Evaluating the Benchmark Results

To evaluate the benchmark results, ensure you have data at path/to/data-loader/datasets, which should be downloaded using the data loader.

On a high-level the benchmark evaluation pipeline progresses in the following steps:

Compute three error bound levels for each input dataset.
Compress each input dataset with all the benchmark compressors for all three error bounds.
Compute compressor performance metrics for evaluation purposes.
Optional: Create summary plots of the benchmark results.

We will now go through each of these steps in more detail. As you work through these steps, the pipeline will progressively populate the directories datasets-error-bounds, compressed-datasets, metrics, and plots.

Create Error Bounds

Begin by creating the error bounds for each dataset using the following command:

uv run python -m climatebenchpress.compressor.scripts.create_error_bounds \
    --data-loader-basepath=path/to/data-loader

This step creates three error bounds for each variable in the datasets and stores the information in the datasets-error-bounds directory.

Compress Input Datasets

Next, compress all the input datasets by running:

uv run python -m climatebenchpress.compressor.scripts.compress \
    --data-loader-basepath=path/to/data-loader

This command will populate the compressed-datasets directory with the following structure:

compressed-datasets/
    dataset1/
        {var_name}-{err_bound_type}={low_err_bound_val}_{var_name2}-{err_bound_type2}={low_err_bound_val2}
            compressor1/
                decompressed.zarr
                measurements.json
            compressor2/
                ...
        {var_name}-{err_bound_type}={mid_err_bound_val}_{var_name2}-{err_bound_type2}={mid_err_bound_val2}/
            ...
        {var_name}-{err_bound_type}={high_err_bound_val}_{var_name2}-{err_bound_type2}={high_err_bound_val2}/
            ...
    dataset2/
        ...
    ...

For each dataset, the results for the three different error bounds are stored in different directories. The var_name indicates the variable(s) in the dataset that are being compressed, while err_bound_type will be either abs_error or rel_error.

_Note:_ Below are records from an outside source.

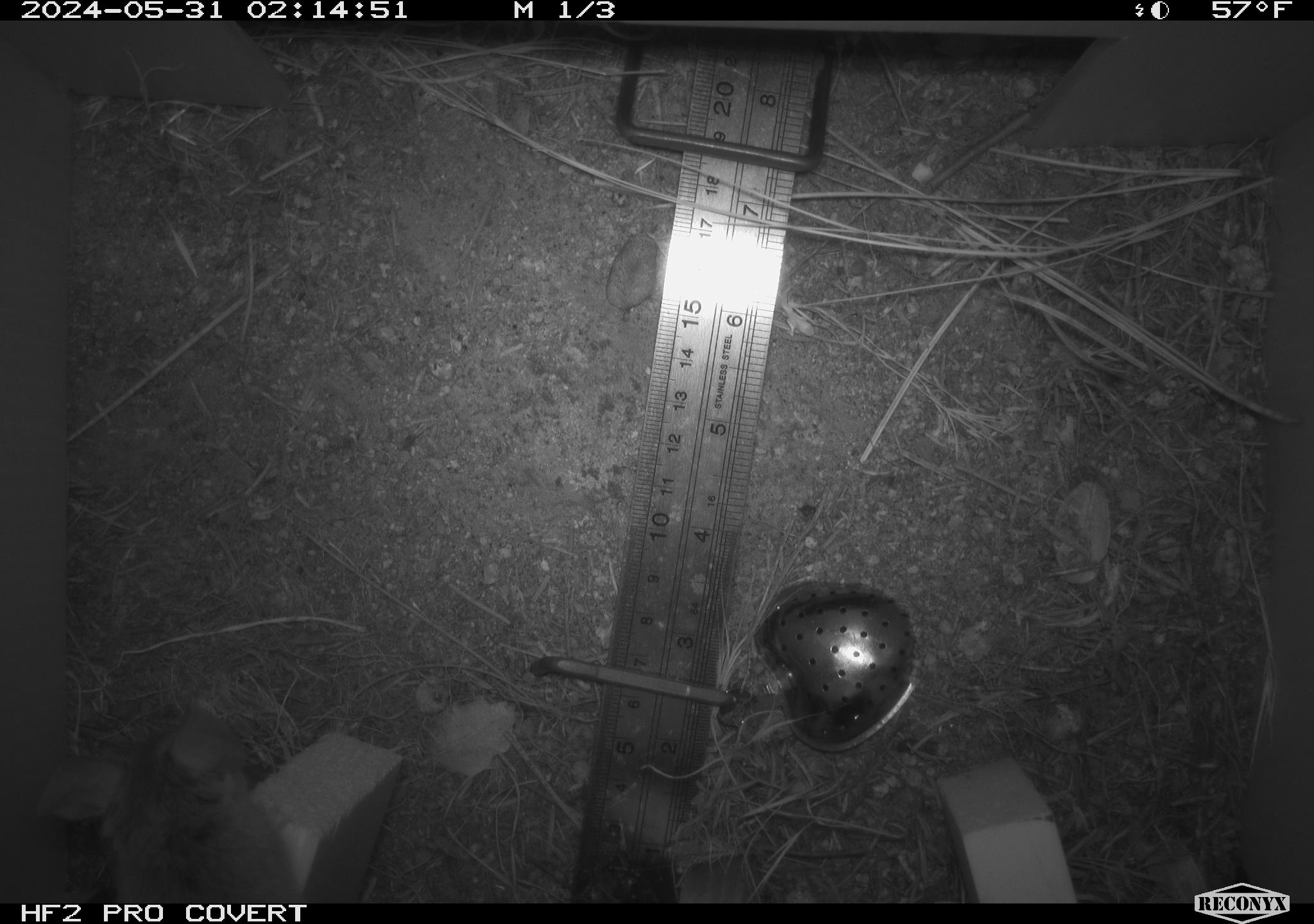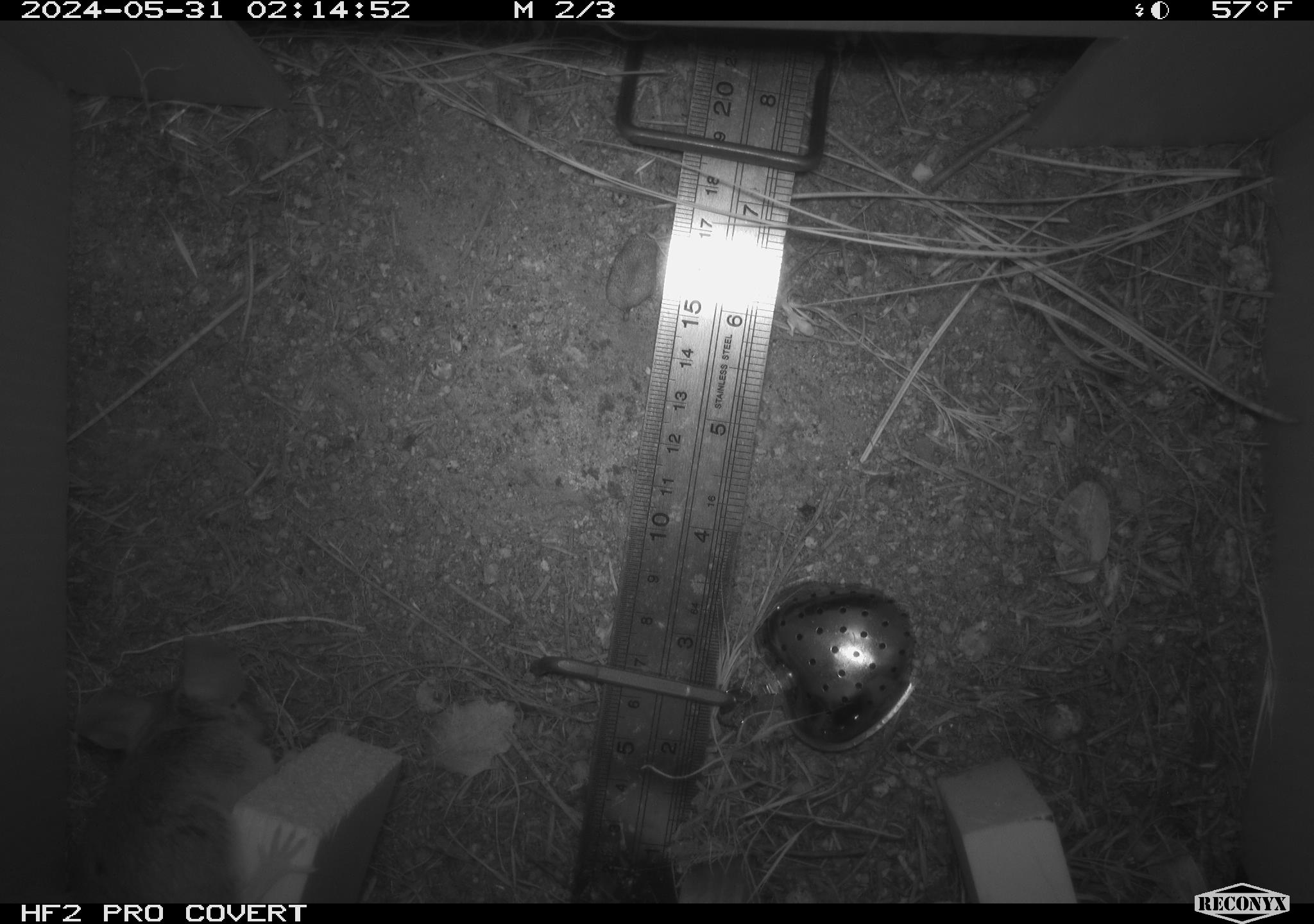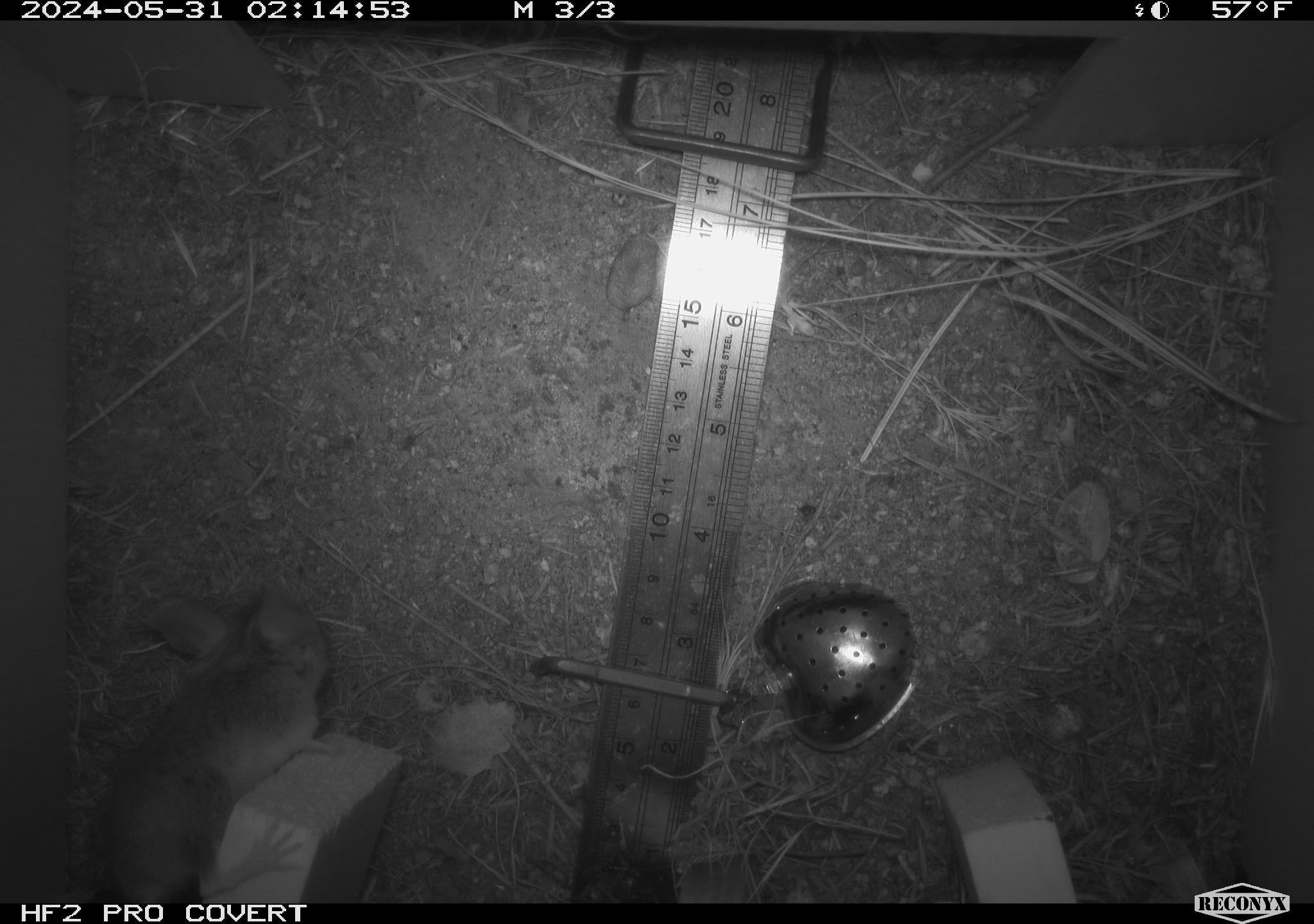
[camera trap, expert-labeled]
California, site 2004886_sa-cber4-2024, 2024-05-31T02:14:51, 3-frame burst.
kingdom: Animalia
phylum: Chordata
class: Mammalia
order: Rodentia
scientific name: Rodentia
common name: mouse species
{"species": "mouse species (Rodentia)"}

You can use additional arguments to control which compressors and datasets are processed: --exclude-compressor and --exclude-dataset to avoid using certain compressors and datasets, or --include-compressor and --include-dataset to only use selected compressors on selected datasets. For example, the command

uv run python -m climatebenchpress.compressor.scripts.compress \
    --data-loader-basepath=path/to/data-loader \
    --include-compressor sz3 jpeg2000 \
    --include-dataset era5

compresses the era5 data with the compressors SZ3 and JPEG2000. These arguments are particularly useful if you wish to parallelize the benchmark evaluation using tools such as xargs.

Compute Metrics

After compression, evaluate compression metrics on the compressed datasets using:

uv run python -m climatebenchpress.compressor.scripts.compute_metrics \
    --data-loader-basepath=path/to/data-loader

You can apply the same filtering options with --exclude-compressor, --exclude-dataset, --include-compressor and --include-dataset arguments as used in the compression step.

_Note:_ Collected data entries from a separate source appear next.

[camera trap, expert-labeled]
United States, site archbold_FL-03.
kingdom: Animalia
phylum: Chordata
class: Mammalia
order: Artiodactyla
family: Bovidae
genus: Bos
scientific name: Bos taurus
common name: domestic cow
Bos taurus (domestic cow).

Once the metrics are computed, combine all the metrics into a single CSV file by running:

uv run python -m climatebenchpress.compressor.scripts.concatenate_metrics

This will create the metrics/all_results.csv file which contains all the results.

Optional: Create Plots

Finally, generate visualization plots with the following command:

uv run python -m climatebenchpress.compressor.plotting.plot_metrics \
    --data-loader-basepath=path/to/data-loader

This will create plots in the plots directory. By default, this assumes access to a LaTeX compiler. If you do not have one on your system, you can add the --avoid-latex flag to this command.

Note that the full plotting process can take quite a lot of time because it generates individual plots for each error bound-compressor-dataset combination. If you want to avoid generating individual plots for certain datasets, you can do so with the --exclude-dataset command line option.